Speaking of the popular 2017 online shooter-survival franchise, Reynolds states that he is fairly certain that Fortnite is “some kind of video game”. Nevertheless, the unmarried systems analyst has persisted in engaging his young family members in conversation about Fortnite, driven largely by long-harboured desires to be known as “the cool uncle”.
“I’m worried they’re starting to catch on,” admitted Reynolds, while visiting his sister and her two children. Reynolds, who has not touched his own Xbox 360 gaming console in years, recounted, “I tried telling Emily that Fortnite was a lot like Bioshock or Goldeneye, but it seemed like she was getting suspicious, so I dropped it immediately.”
“I mean, a ‘fortnight’ is like an old-timey word for two weeks of time, but that seems like a dead end,” Reynolds quietly mused. “Is it a Snapchat? Help me out here.”
Despite having ample time to research or even play Fortnite independently, Reynolds has failed to do so, citing his moderately demanding work schedule and sporadic dating commitments. “Maybe it’s a TV show, like on Netflix?
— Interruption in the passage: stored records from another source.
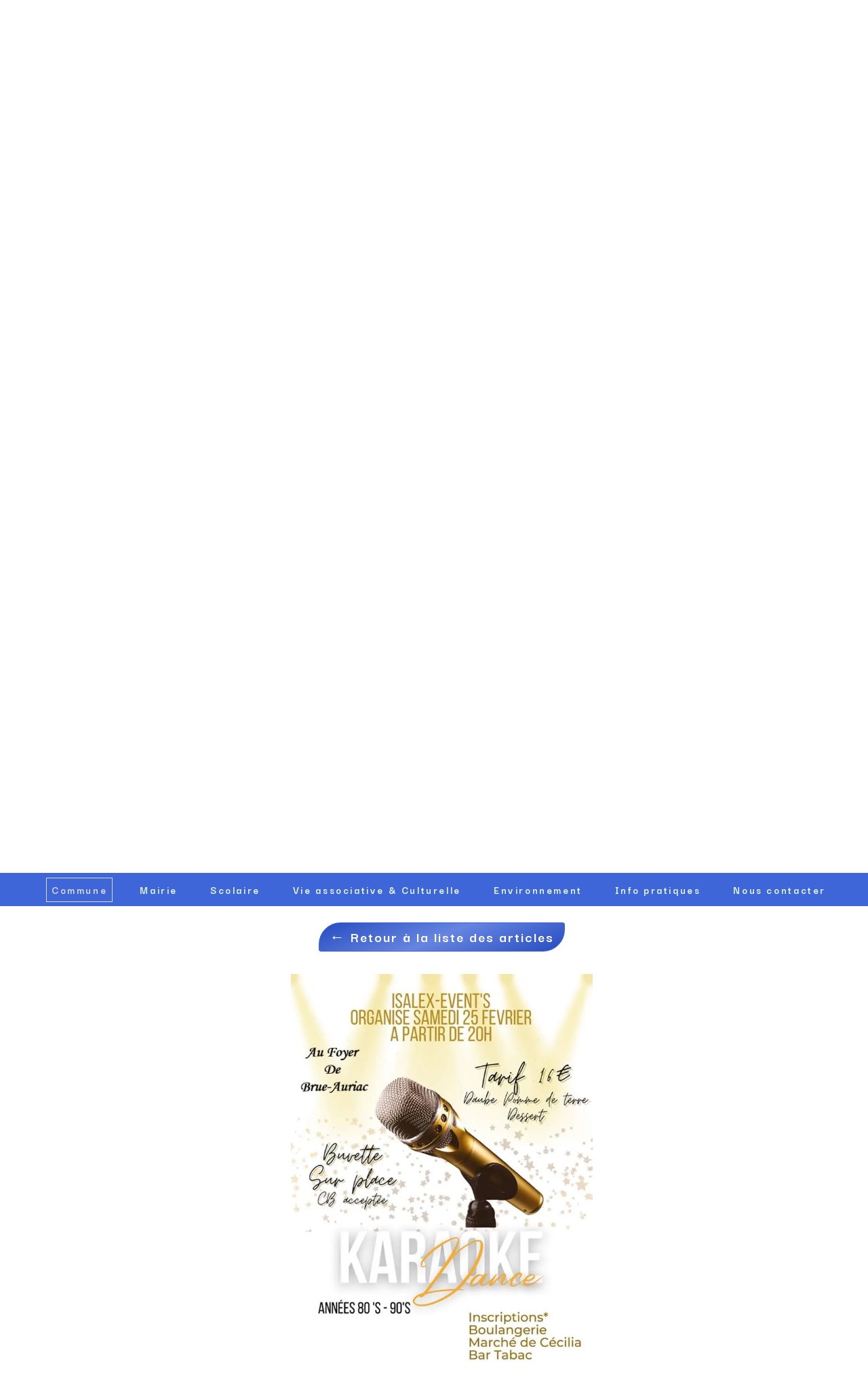

--- FILE ---
content_type: text/plain; charset=utf-8
request_url: https://www.brue-auriac.fr/json/cpt_ask/14967,19
body_size: 1123
content:
{"member":{"errors":["L'adresse email est incorrecte"]},"articles":{"44724":{"title":"Karaoké samedi 25 février 20h00","published_at":"2023-02-20","content_first":"\u003cp\u003epar l'association Isalex-Event's, au foyer\u003c/p\u003e","categories":[11808],"id":"44724","published":true,"img":{"id":25856367,"name":"FB_IMG_1676915519906.jpg","url":"/Actualites/fe6wf/FB_IMG_1676915519906.jpg","removable":true,"width":630,"height":891,"thumbnails":{"normal":"/Actualites/fe6wf/FB_IMG_1676915519906.jpg?s=YqFCk3A=","small":"/Actualites/fe6wf/FB_IMG_1676915519906.jpg?s=YqFAlnA="},"api":"sitew","srcset":{"630":"/Actualites/fe6wf/FB_IMG_1676915519906.jpg?s=YqFHkHA=","425":"/Actualites/fe6wf/FB_IMG_1676915519906.jpg?s=YqFFkXU="}},"site_id":1717746,"url_name":"b44724a/Karaoke-samedi-25-fevrier-20h00","pageid":"a"}}}

--- FILE ---
content_type: text/plain; charset=utf-8
request_url: https://www.brue-auriac.fr/json/cpt_ask/14967,19
body_size: 1038
content:
{"member":{"errors":["L'adresse email est incorrecte"]},"content_last":"\u003cp\u003eL'association Isalex Event's organise un karaké Dance années 80-90.\u003c/p\u003e\n\u003cp\u003eIl aura lieu au Foyer (rue de St Martin) à partir de 20h00.\u003c/p\u003e\n\u003cp\u003eRepas inclus - daube pomme de terre + dessert - 16€.\u003c/p\u003e\n\u003cp\u003eInscriptions à la boulangerie, à l'épicerie, au bar-tabac ou par téléphone : 06.50.47.79.60 - 06.64.43.37.41\u003c/p\u003e\n\u003cp\u003eBuvette sur place (CB acceptée)\u003c/p\u003e","categories":[11808]}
Dammit, I only barely just figured out Minecraft,” Reynolds mused, as he watched Tyler and Emily play the game Fortnite Battle Royale, mystified. The confused uncle then psyched himself up, before returning to the family dinner table.
Though Reynolds concedes that he cannot keep up this deception for much longer, he reportedly holds out hope that he can draw the information out of his niece and nephew, thus securing his “cool uncle” status for a while longer. “But what do I ask them? Do I say “you guys wanna do a Fortnite’? Is it actually a unit of time measurement? Dammit, now I’m more confused.”
“All I know is that for once Emily and Tyler almost think I’m cooler than their uncle Steve,” Reynolds confessed. “Usually he’s the cool one, just because he plays Ultimate Frisbee. Do you know what it’s like to be beat out by that?”
“I’m not going back,” Reynolds resolved, before clumsily asking if Fortnite had “boss battles”.
At press time, Reynolds determined that if he could not ultimately figure out Fortnite, he would rebrand as “the uncle who gives them beer”.